*EXERCISE AIM*
Each record below must be written out exactly as given.

*PROVIDED DATA*

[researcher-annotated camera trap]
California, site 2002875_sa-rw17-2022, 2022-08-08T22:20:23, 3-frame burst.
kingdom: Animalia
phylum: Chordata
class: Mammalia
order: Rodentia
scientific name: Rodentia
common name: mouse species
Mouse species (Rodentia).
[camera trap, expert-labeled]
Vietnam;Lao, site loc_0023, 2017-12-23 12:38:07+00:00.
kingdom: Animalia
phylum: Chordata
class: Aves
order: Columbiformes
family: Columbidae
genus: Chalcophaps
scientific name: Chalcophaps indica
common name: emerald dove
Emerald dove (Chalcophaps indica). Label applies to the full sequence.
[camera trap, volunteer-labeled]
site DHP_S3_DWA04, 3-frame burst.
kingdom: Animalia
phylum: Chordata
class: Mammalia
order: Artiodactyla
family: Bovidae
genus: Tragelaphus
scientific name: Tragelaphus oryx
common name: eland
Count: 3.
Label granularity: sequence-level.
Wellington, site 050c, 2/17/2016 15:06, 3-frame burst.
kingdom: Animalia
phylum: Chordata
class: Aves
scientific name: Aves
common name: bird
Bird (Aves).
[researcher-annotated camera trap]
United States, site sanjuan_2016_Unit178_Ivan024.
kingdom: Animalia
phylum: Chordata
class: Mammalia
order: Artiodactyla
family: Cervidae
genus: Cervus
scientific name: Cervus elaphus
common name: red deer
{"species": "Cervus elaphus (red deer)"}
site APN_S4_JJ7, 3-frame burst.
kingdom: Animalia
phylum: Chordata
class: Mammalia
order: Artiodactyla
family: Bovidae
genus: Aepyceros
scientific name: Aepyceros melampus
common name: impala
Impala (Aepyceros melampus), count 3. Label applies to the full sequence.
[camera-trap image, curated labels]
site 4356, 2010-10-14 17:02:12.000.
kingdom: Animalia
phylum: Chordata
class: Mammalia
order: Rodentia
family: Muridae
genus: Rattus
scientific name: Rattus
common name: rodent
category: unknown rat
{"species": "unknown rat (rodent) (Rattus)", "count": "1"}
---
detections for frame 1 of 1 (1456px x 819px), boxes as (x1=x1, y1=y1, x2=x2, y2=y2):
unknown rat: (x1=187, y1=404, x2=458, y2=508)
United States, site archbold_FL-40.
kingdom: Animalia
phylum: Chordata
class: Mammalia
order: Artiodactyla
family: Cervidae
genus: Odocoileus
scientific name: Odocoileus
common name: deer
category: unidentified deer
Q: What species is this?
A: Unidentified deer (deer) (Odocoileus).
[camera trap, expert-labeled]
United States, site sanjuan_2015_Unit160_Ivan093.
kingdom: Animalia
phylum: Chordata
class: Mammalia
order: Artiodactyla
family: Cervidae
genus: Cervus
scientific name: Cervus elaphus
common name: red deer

*THE COMPLETED TASK*
[researcher-annotated camera trap]
California, site 2002875_sa-rw17-2022, 2022-08-08T22:20:23, 3-frame burst.
kingdom: Animalia
phylum: Chordata
class: Mammalia
order: Rodentia
scientific name: Rodentia
common name: mouse species
Mouse species (Rodentia).
[camera trap, expert-labeled]
Vietnam;Lao, site loc_0023, 2017-12-23 12:38:07+00:00.
kingdom: Animalia
phylum: Chordata
class: Aves
order: Columbiformes
family: Columbidae
genus: Chalcophaps
scientific name: Chalcophaps indica
common name: emerald dove
Emerald dove (Chalcophaps indica). Label applies to the full sequence.
[camera trap, volunteer-labeled]
site DHP_S3_DWA04, 3-frame burst.
kingdom: Animalia
phylum: Chordata
class: Mammalia
order: Artiodactyla
family: Bovidae
genus: Tragelaphus
scientific name: Tragelaphus oryx
common name: eland
Count: 3.
Label granularity: sequence-level.
Wellington, site 050c, 2/17/2016 15:06, 3-frame burst.
kingdom: Animalia
phylum: Chordata
class: Aves
scientific name: Aves
common name: bird
Bird (Aves).
[researcher-annotated camera trap]
United States, site sanjuan_2016_Unit178_Ivan024.
kingdom: Animalia
phylum: Chordata
class: Mammalia
order: Artiodactyla
family: Cervidae
genus: Cervus
scientific name: Cervus elaphus
common name: red deer
{"species": "Cervus elaphus (red deer)"}
site APN_S4_JJ7, 3-frame burst.
kingdom: Animalia
phylum: Chordata
class: Mammalia
order: Artiodactyla
family: Bovidae
genus: Aepyceros
scientific name: Aepyceros melampus
common name: impala
Impala (Aepyceros melampus), count 3. Label applies to the full sequence.
[camera-trap image, curated labels]
site 4356, 2010-10-14 17:02:12.000.
kingdom: Animalia
phylum: Chordata
class: Mammalia
order: Rodentia
family: Muridae
genus: Rattus
scientific name: Rattus
common name: rodent
category: unknown rat
{"species": "unknown rat (rodent) (Rattus)", "count": "1"}
---
detections for frame 1 of 1 (1456px x 819px), boxes as (x1=x1, y1=y1, x2=x2, y2=y2):
unknown rat: (x1=187, y1=404, x2=458, y2=508)
United States, site archbold_FL-40.
kingdom: Animalia
phylum: Chordata
class: Mammalia
order: Artiodactyla
family: Cervidae
genus: Odocoileus
scientific name: Odocoileus
common name: deer
category: unidentified deer
Q: What species is this?
A: Unidentified deer (deer) (Odocoileus).
[camera trap, expert-labeled]
United States, site sanjuan_2015_Unit160_Ivan093.
kingdom: Animalia
phylum: Chordata
class: Mammalia
order: Artiodactyla
family: Cervidae
genus: Cervus
scientific name: Cervus elaphus
common name: red deer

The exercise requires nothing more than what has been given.